On Wednesday Frieden said in a press statement that passage of the funds bill was: “essential to further promote the diversification and internationalisation strategy that the government has pursued since 2009 in order to preserve the country’s reputation and insure its attractiveness.”
The Grand Duchy did not simply adopt the necessary language issued by Brussels, but also added several measures to make Luxembourg a more attractive hub for alternative fund firms, according to the finance ministry.
Industry cites competitive advantages
This includes the creation of a “limited partnership” structure--common in countries with English common law systems, but unusual on the Continent--and a new “carried interest” regime, specifically designed to attract more private equity and hedge fund managers to set up shop in the Grand Duchy.
“With the legislative process now complete, the regulated alternative investment fund industry in Luxembourg is ready to take off,” Marc Saluzzi, chair of the Association of the Luxembourg Fund Industry, said in a press statement.

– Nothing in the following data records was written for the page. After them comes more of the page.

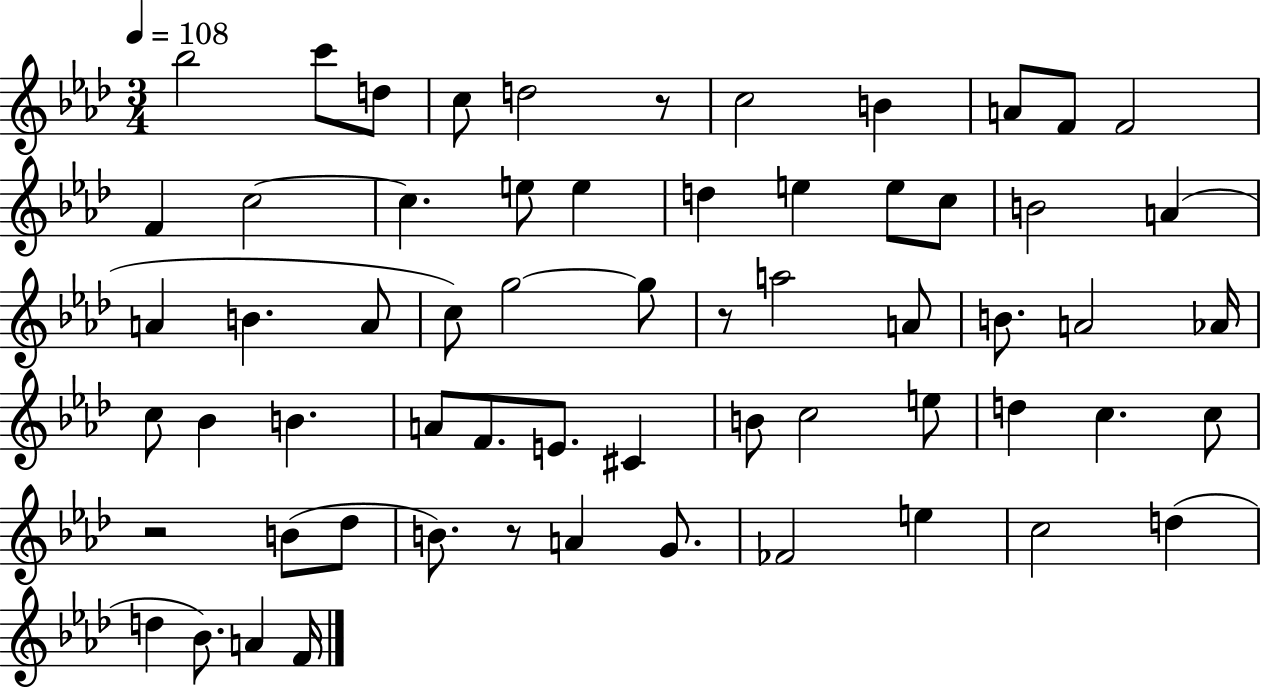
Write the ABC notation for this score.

X:1
T:Untitled
M:3/4
L:1/4
K:Ab
_b2 c'/2 d/2 c/2 d2 z/2 c2 B A/2 F/2 F2 F c2 c e/2 e d e e/2 c/2 B2 A A B A/2 c/2 g2 g/2 z/2 a2 A/2 B/2 A2 _A/4 c/2 _B B A/2 F/2 E/2 ^C B/2 c2 e/2 d c c/2 z2 B/2 _d/2 B/2 z/2 A G/2 _F2 e c2 d d _B/2 A F/4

“AIFMD pushed the alternative fund management industry towards a model which is based on the compromise of more regulation in exchange for a passport. This is the same as the Ucits model which we know so well in Luxembourg, and, combined with the fact that we already have a well-established ‘alternatives’ industry, the law puts the Luxembourg financial centre in a strong competitive position to develop our hedge, real estate and private equity activities even further,” Saluzzi said.